**PASSAGE**
## START
This ex-Mormon on reddit explains:
Mormonism’s Practices Inculcate Psychological Conditioning To Create The “Spirit”
I know because I was there.
When you pray and pray and pray and pray. And doubt, and face uncertainty that makes you feel inadequate. Eventually, you purposefully suppress feelings that associate negativity with the church because this is “the devil”.
You embrace feelings that associate positivity with the church because you’re excited for finally feeling “the spirit”.
Do this for hours and hours and days and days, and years and years – guess what? You’ve conditioned yourself emotionally and psychologically.
You associate “the church” with those feelings. You hear “the church” and automatically generate these happy feelings. And vice versa.
Mormonism begins with: “well, assume it’s true and see what happens.” But you’re not allowed to just say: “Yeah, so I asked God and nothing happened so this probably isn’t true.”
Well, “Try Again”. “Read the Book of Mormon more.”
“I did read it, and it seems nuts and I don’t feel anything.”
“Well, you’re reading it insincerely.”
“So what does reading it sincerely mean.”
“Just, assume its true and let it make you feel good, and then, see if that doesn’t make you feel good.”
The Prophet’s Own Admission: “Some Revelations Are of the Devil”
The most damaging internal evidence against relying solely on subjective spiritual experiences comes from Joseph Smith himself. When a revelation through his “peep stone” directed Hiram Page and Oliver Cowdery to Toronto, Canada to sell the Book of Mormon copyright, the mission failed completely.
LDS apologists have produced a staggering 21,368-word treatise desperately attempting to salvage Joseph Smith’s prophetic credibility. Rather than acknowledge the obvious—that Joseph Smith received a false revelation—the BYU Studies authors construct elaborate defenses involving conditional clauses, legal technicalities, and semantic gymnastics. They argue the revelation didn’t promise success but merely directed the men to go, and that failure resulted from “unworthiness” or insufficient “spiritual receptivity.” This defense reveals a critical problem: if every failed prophecy can be explained away by blaming the faithful rather than the prophet, the entire system becomes unfalsifiable.
David Whitmer, one of the Three Witnesses to the Book of Mormon, recorded what happened when Joseph inquired why the revelation proved false:
“…and behold the following revelation came through the stone: ‘Some revelations are of God; and some revelations are of man: and some revelations are of the devil.’ So we see that the revelation to go to Toronto and sell the copyright was not of God, but was of the devil or of the heart of man.“
—David Whitmer, An Address to All Believers in Christ
Joseph Smith’s own subsequent “revelation” admitted his previous revelations could be false—yet provided no objective method for distinguishing divine revelations from human or demonic ones. This admission demolishes the entire epistemological foundation that Mormon missionaries present to investigators.
The implications are staggering. If even Joseph Smith—the founding prophet—could not reliably distinguish between revelations from God, man, or the devil, how can ordinary members or investigators trust this same method to confirm ultimate truth?
Elder Boyd K. Packer acknowledged this problem:
“Be ever on guard lest you be deceived by inspiration from an unworthy source. You can be given false spiritual messages. There are counterfeit spirits just as there are counterfeit angels. Be careful lest you be deceived, for the devil may come disguised as an angel of light. The spiritual part of us and the emotional part of us are so closely linked that it is possible to mistake an emotional impulse for something spiritual.”
## END
**DATA LISTING**
## START
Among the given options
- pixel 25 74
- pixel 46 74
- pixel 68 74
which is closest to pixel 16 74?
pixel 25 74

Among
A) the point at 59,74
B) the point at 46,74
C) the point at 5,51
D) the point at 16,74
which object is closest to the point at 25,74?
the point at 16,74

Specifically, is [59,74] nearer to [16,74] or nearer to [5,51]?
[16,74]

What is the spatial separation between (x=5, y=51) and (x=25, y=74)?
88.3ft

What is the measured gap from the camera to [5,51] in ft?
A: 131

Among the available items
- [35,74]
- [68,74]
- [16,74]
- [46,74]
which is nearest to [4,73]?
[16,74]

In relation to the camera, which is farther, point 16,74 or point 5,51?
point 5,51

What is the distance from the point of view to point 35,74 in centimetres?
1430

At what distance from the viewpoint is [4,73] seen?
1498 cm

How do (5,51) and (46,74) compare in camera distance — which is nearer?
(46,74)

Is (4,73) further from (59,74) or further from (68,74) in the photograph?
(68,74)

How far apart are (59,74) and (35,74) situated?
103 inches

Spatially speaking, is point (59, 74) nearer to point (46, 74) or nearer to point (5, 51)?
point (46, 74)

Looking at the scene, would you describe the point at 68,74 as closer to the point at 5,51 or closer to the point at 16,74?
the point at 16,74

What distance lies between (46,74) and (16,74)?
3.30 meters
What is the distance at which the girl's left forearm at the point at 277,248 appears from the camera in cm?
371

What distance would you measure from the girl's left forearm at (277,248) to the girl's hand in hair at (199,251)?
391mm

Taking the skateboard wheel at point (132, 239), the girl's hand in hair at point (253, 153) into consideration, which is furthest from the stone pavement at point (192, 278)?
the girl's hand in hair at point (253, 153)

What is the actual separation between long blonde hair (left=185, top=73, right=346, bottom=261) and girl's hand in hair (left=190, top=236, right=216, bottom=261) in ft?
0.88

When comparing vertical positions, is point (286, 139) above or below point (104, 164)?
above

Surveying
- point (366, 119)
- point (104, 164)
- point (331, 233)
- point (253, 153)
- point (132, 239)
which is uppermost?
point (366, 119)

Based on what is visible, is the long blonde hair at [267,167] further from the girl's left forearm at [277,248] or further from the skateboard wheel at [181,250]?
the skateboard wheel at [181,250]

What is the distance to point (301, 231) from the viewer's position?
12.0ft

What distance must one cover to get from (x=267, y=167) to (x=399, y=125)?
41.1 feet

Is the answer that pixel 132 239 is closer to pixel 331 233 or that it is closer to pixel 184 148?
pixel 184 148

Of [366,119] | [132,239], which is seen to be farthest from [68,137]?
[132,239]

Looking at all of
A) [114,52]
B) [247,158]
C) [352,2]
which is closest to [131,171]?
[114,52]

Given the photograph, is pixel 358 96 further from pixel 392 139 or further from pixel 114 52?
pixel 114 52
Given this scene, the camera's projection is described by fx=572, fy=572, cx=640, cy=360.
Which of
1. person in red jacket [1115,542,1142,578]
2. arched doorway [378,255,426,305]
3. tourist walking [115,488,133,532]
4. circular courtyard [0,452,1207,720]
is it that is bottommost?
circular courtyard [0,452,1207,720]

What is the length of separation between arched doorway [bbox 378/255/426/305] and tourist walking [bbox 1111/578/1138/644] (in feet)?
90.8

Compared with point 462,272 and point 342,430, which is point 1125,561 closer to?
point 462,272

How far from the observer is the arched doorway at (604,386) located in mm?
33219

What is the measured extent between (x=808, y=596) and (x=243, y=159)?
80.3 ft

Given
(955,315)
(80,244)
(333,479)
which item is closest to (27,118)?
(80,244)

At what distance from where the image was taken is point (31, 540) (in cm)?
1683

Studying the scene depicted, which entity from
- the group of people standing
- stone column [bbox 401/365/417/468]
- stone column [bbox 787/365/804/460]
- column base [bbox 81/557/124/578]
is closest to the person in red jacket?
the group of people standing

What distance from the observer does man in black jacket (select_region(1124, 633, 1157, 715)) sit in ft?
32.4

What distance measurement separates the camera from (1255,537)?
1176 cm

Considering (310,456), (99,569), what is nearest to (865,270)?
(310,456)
## END
**EXERCISES**
a) List every person the passage on Mormonism names.
b) Please condense the paragraph of the Mormonism passage that begins "LDS apologists have produced" into a few short sentences, keeping its main facts.
c) Continue the passage on Mormonism and spiritual feelings from its final sentence.

**TASK-BY-TASK RESULTS**
a) Joseph Smith, Hiram Page, Oliver Cowdery, David Whitmer, Boyd K. Packer

b) LDS apologists wrote a 21,368-word treatise to defend Joseph Smith's credibility as a prophet. Instead of admitting he received a false revelation, the BYU Studies authors rely on conditional clauses, legal technicalities, and semantic gymnastics. They claim the revelation only told the men to go and did not promise success, so the failure came from "unworthiness" or a lack of "spiritual receptivity." The passage argues that if any failed prophecy can be blamed on the faithful instead of the prophet, the whole system becomes unfalsifiable.

c)
—Elder Boyd K. Packer, The Candle of the Lord
Part III: The CES Letter Challenge—A Former Mormon’s Questions About Testimony
Introduction to the CES Letter
Among the most significant documents to emerge from within the LDS community in recent years is the “CES Letter” (PDF download – Letter to a CES Director), written by Jeremy Runnells in 2013. Runnells was a lifelong, active member of the LDS Church who served a mission and held various leadership positions. His letter began as a sincere attempt to find answers to troubling questions about LDS history and doctrine, addressed to a Church Educational System (CES) director who had offered to help resolve his concerns.
The CES Letter quickly became one of the most widely-read documents among questioning Latter-day Saints and has been credited with prompting thousands to reexamine their faith. While the letter addresses many topics—Book of Mormon anachronisms, Book of Abraham problems, First Vision inconsistencies, and more—its analysis of the “testimony” methodology is particularly relevant to our examination.
The following extended quotation from the CES Letter presents Runnells’ critique of the subjective testimony approach. His observations deserve careful consideration because they come from someone who sincerely attempted to apply the LDS methodology and found it wanting.
The CES Letter on Testimony and Spiritual Witness
Jeremy Runnells writes:
“Every major religion has members who claim the same thing: God or God’s spirit bore witness to them that their religion, prophet/pope/leaders, book(s), and teachings are true.”
“Just as it would be arrogant for a FLDS member, a Jehovah’s Witness, a Catholic, a Seventh-day Adventist, or a Muslim to deny a Latter-day Saint’s spiritual experience and testimony of the truthfulness of Mormonism, it would likewise be arrogant for a Latter-day Saint to deny others’ spiritual experiences and testimonies of the truthfulness of their own religion. Yet, every religion cannot be right and true together.”
“Praying about the truthfulness of the Book of Mormon does not follow that the LDS Church is true. The FLDS also believe in the Book of Mormon. So do dozens of Mormon splinter groups. They all believe in the divinity of the Book of Mormon as well. Praying about the first vision: Which account is true? They can’t all be correct together as they conflict with one another.”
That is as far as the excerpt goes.